CNN’s Public Relations Department tweeted out a “correction.”
CNN’s initial reporting of the date on an email sent to members of the Trump campaign about Wikileaks documents, which was confirmed by two sources to CNN, was incorrect. We have updated our story to include the correct date, and present the proper context for the timing of email
— CNN Communications (@CNNPR) December 8, 2017
This statement raises some serious questions (the previous Hemingway story includes 18 questions total), but as a former professional journalist, a couple really stand out.
- How did both your sources get the date wrong?
- Why didn’t you get a copy of the document yourself before running the story?
The first question seems to suggest that the two sources were not independent of one another. The second might’ve been excused 30 years ago when delivering a document could be difficult, tedious or time-consuming. But in the 21st Century, the proliferation of camera phones, fax machines, email, etc., leave little reason why the reporters shouldn’t have insisted on seeing the document with their own eyes.
Finally, there’s another issue here. CNN’s anonymous sources burned the reporters for temporary, partisan political gain. And by temporary, we’re talking about just a few hours.
The contract between anonymous sources and reporters is that, in return for information, the journalist agrees to keep the source’s identity a secret. But the key is that the information provided must be true. It’s pretty apparent here, absent a clarification from CNN that hasn’t been issued in the nearly a month since they ran this bogus story, that the anonymous sources broke their part of the contract with malice. If CNN truly cared about journalistic ethics and its own credibility, it would out the sources that lied to them.
Doing so really costs CNN nothing, since they cannot trust anything those sources give them in the future, and their decision to keep protecting them suggests that, yes, there is collusion going on, but likely with Democrats.
Speaking of collusion
Probably the most shocking bit of media news was released by Wikileaks on Saturday, but was completely ignored by the media.
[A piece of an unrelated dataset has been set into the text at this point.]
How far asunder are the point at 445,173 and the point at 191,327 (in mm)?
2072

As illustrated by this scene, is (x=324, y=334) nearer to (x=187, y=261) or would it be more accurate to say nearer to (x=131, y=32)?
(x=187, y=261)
Email shows New York Times handed over Cablegate’s publication schedule to the US government (without telling @WikiLeaks) giving the State Department, then headed by Hillary Clinton, up to 9 days in advance to spin the revelations or create diversions. https://t.co/IMrDOwoCd2 pic.twitter.com/CT4XkEs8Mc
— WikiLeaks (@wikileaks) December 31, 2017
This is one of the world’s biggest journalistic no-nos. It’s something you’re taught not to do in your first j-school reporting class. Giving your source your paper’s story budget more than a week in advance to a source should be a firing offense, and probably would be if it were the Bush or Trump administrations getting the special treatment. But as of today, Scott Shane is still employed by The New York Times.
Doctor heal thyself
Trump’s media awards are a joke. But as much as the media would like to deny it, they’ve got a problem too. They’ve allowed their hatred for the man to drive them to abandon all their principles. More and more, outrageous claims are published first and verified later…maybe. Journalists need to let their emotions go, ignore the petty jabs from the White House (like the media awards) and redouble their efforts to do their jobs.